**STATED PROBLEM 1**
Transcribe the part of the grief forum thread that begins with the words containing "Hiya, I lost" and ends with "help one bit.".

Hiya, I lost my mam the end of August and everyone keeps telling me it gets easier with time but the longer I go on without speaking or seeing my mam is just even more painful, does it or will it get easier???
Hi. Tan. I’m so sorry to hear of your loss. It’s hard and so painful. But it’s far too early to expect any real relief from the pain. Grief is a natural process. When we lose someone so close and whom we loved it’s bound to happen.
An important thing is to be kind to yourself. Many will tell you all sorts of things to ‘cheer you up’. It’s just not possible to be ‘cheered up’ at this stage. Let emotions come. Cry if you want. We all express emotions in different ways. One thing is sure, ‘bottling up’ emotions will not help one bit.
The answer to your question is emphatically yes. It can get easier. It depends so much on your attitude about what has happened. But whatever I say at this moment will sound hollow to you. Give it more time.
The old cliche about time healing is true for many. Not so true for some.

**STATED PROBLEM 2**
Extract every line of the records that contains the string "located". Case counts.

**RECORDS SHOWN**
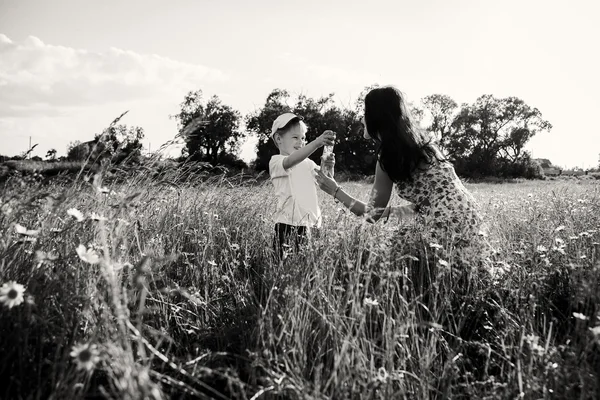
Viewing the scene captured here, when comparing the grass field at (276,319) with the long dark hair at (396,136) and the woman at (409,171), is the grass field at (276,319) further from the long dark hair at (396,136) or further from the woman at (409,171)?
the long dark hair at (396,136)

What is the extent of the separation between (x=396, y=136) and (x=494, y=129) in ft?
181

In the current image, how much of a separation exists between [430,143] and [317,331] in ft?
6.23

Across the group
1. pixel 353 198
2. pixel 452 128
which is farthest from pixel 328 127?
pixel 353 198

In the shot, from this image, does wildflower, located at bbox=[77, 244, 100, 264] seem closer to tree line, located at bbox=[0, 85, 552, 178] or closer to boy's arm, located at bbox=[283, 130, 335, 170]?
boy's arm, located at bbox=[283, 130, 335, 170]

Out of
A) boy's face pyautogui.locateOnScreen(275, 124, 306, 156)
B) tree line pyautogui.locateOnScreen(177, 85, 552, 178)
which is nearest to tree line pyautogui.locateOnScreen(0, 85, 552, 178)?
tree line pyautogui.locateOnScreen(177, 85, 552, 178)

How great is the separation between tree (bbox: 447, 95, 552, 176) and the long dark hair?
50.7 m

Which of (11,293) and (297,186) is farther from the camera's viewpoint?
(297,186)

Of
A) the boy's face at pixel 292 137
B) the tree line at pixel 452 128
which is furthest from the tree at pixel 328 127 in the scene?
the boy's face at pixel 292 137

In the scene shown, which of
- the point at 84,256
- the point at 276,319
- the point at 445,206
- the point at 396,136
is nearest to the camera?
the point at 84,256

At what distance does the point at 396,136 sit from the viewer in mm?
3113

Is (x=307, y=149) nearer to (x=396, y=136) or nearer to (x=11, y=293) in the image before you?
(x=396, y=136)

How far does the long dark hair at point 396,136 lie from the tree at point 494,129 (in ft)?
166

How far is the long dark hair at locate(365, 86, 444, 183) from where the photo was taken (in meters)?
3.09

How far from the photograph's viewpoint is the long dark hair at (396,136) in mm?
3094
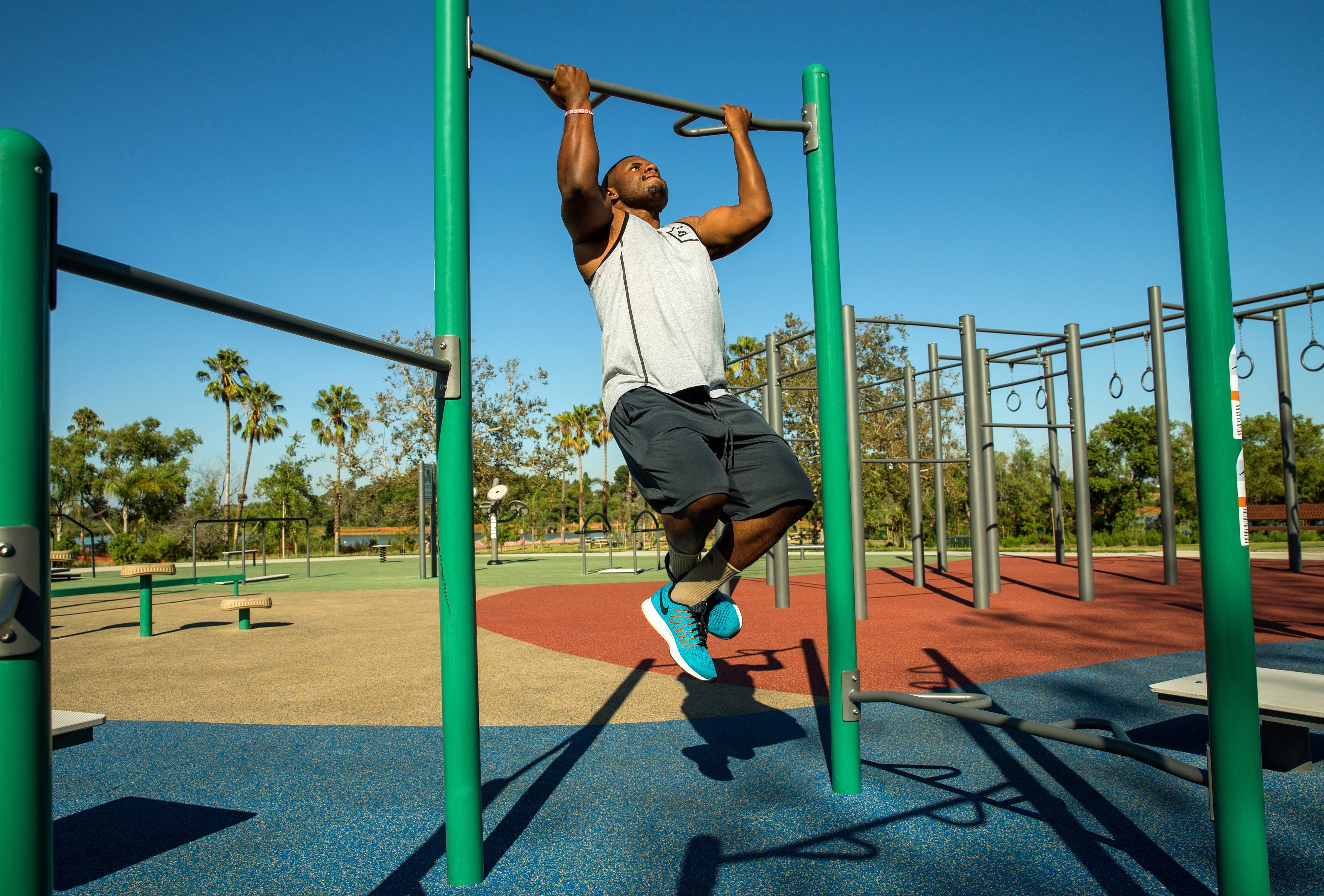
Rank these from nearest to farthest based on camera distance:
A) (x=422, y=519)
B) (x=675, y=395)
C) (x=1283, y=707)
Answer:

**EXERCISE ANSWER 1**
Hiya, I lost my mam the end of August and everyone keeps telling me it gets easier with time but the longer I go on without speaking or seeing my mam is just even more painful, does it or will it get easier???
Hi. Tan. I’m so sorry to hear of your loss. It’s hard and so painful. But it’s far too early to expect any real relief from the pain. Grief is a natural process. When we lose someone so close and whom we loved it’s bound to happen.
An important thing is to be kind to yourself. Many will tell you all sorts of things to ‘cheer you up’. It’s just not possible to be ‘cheered up’ at this stage. Let emotions come. Cry if you want. We all express emotions in different ways. One thing is sure, ‘bottling up’ emotions will not help one bit.

**EXERCISE ANSWER 2**
In the shot, from this image, does wildflower, located at bbox=[77, 244, 100, 264] seem closer to tree line, located at bbox=[0, 85, 552, 178] or closer to boy's arm, located at bbox=[283, 130, 335, 170]?
boy's arm, located at bbox=[283, 130, 335, 170]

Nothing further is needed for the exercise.